§ Instructions
- A) In the reCAPTCHA solver discussion, what did Xewdy444 identify as the cause of the issue?
- B) Continue the reCAPTCHA solver discussion from the point at which it ends.

§ Excerpt to read
>> START

Some line numbers are off since I added a bunch of screenshot code for headless debugging. But since it got the green checkmark, shouldn't it have gotten the token without needing the audio challenge? I tried changing back to audio_challenge_button.is_enabled() in the loop and tried without headless mode and also get the same error.

Xewdy444 commented 1 year ago

Yea, I forgot about the reason I made that is_enabled() instead of is_visible(). If the reCAPTCHA box gets checked immediately upon clicking it (Without having to solve any kind of challenge) then it will return the g-recaptcha-response token immediately. If it is set to continue under the condition that it is visible, then this breaks that functionality.

Xewdy444 commented 1 year ago

I believe I found the issue. The locator used for identifying that the audio challenge was visible was not correct. For some reason though, it still worked for me. I updated the branch for this issue with the fix, so try it out and see if it fixes the issue you were having.

Hyperz commented 1 year ago

Just tested with the changes. It works sometimes, but sometimes I still run into the error mentioned in my last post. However, I think I know why now. The recent captchas it's been given me have been the easy JS ones where you just have to click the checkbox and wait for the green checkmark. In one instance, it broke out of the loop when the spinner was still active (right before the green checkmark appears) because audio_challenge_button.is_enabled() returned True, despite the fact that it wasn't visible and it was in the middle of solving the JS challenge. If I have time tomorrow I'm gonna test with this change to the loop:

counter = 0

while True:
    # If we're still going after 60+ seconds it's never happening.
    # Raise an error so the caller can deal with it.
    if counter >= 60:
        raise RecaptchaSolveError("Loop timeout.")

    # Wait first in case we get the easy JS challenge.
    # Takes around ~0.5-1.0 seconds for the green checkmark to appear.
    self._page.wait_for_timeout(1000)

    # Check this first in case it's the JS challenge.
    if recaptcha_checkbox.is_checked():
        if self.token is None:
            raise RecaptchaSolveError("Missing token.")

        return self.token

    # We probably got an image challenge instead?
    if audio_challenge_button.is_enabled():
        break

    counter += 1
Hyperz commented 1 year ago

So far so good with your changes and the above mentioned change to the loop. Haven't been rate limited yet though.

Xewdy444 commented 1 year ago

I don't understand how audio_challenge_button.is_enabled() would return True if the image challenge frame wasn't even visible yet.

Hyperz commented 1 year ago

Just looked at the Playwright docs and I was under the impression that an element had to be visible as well to be considered enabled. But apparently that's not the case. I guess checking both is_enabled() and is_visible() in that conditional would fix the issue as well.

Xewdy444 commented 1 year ago

Alright, I added the check for the audio challenge button being visible to that initial loop.

>> END

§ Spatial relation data
>> START

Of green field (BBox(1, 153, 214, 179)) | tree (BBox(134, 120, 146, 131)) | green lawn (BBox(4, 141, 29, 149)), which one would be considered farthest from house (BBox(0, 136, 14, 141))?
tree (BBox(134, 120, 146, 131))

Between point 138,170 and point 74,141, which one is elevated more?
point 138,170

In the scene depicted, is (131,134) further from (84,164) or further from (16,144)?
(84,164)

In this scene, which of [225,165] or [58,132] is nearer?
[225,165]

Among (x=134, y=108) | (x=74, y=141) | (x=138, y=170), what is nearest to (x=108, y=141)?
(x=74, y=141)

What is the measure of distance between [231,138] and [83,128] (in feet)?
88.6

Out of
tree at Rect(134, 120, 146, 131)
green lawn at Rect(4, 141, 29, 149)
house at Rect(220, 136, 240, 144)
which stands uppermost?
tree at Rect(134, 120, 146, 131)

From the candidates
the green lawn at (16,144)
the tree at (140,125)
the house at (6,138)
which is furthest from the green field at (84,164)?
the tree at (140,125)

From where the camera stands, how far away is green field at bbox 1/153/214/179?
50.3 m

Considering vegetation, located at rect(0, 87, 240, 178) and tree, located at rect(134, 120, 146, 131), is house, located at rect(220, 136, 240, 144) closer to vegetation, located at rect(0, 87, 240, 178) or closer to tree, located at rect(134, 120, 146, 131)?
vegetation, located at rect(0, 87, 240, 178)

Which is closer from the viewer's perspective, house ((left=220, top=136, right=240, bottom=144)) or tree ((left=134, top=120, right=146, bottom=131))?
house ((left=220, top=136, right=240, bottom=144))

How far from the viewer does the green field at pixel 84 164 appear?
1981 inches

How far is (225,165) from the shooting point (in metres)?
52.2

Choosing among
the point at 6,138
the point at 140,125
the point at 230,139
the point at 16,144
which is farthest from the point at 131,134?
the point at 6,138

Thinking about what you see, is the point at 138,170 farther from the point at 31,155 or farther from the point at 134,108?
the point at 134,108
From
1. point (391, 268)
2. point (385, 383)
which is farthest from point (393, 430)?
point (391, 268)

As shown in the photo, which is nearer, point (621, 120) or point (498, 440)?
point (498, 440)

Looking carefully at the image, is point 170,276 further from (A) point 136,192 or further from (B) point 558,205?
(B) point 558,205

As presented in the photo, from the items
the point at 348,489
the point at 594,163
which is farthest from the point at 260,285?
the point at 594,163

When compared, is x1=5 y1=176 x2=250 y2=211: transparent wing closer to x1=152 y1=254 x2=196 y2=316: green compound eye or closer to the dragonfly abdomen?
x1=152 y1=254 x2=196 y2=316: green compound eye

>> END

§ The results
- A) The locator used to identify that the audio challenge was visible was incorrect.

- B)
Hyperz commented 1 year ago

It stopped giving me the easy JS challenge today which has revealed another corner-case issue. As mentioned in the OP I pull cookies from my actual Firefox install in order to be signed into Google and get less rate-limiting. Normally the behavior of recaptcha when you're not getting the JS challenge is it pops up the the image challenge after clicking the checkbox, where you can then click the audio challenge button and solve that. But it seems that (at least when you're logged in to Google) after solving some audio challenges it defaults to it. Meaning that once you click the checkbox you immediately get the audio challenge page instead of first seeing the image challenge page: ApplicationFrameHost_iMBSb07P8y

This causes a timeout when checking if the audio challenge button is visible/enabled in that loop because that button isn't there in that situation. If it helps, I'm using browser-cookie3==0.17.0 to grab/set the cookies from my main Firefox profile. Example code:

from typing import List, Dict, Any

import browser_cookie3
from playwright.sync_api import sync_playwright
from playwright_recaptcha import recaptchav2

def get_firefox_cookies() -> List[Dict[str, Any]]:
    cookie_jar = browser_cookie3.firefox()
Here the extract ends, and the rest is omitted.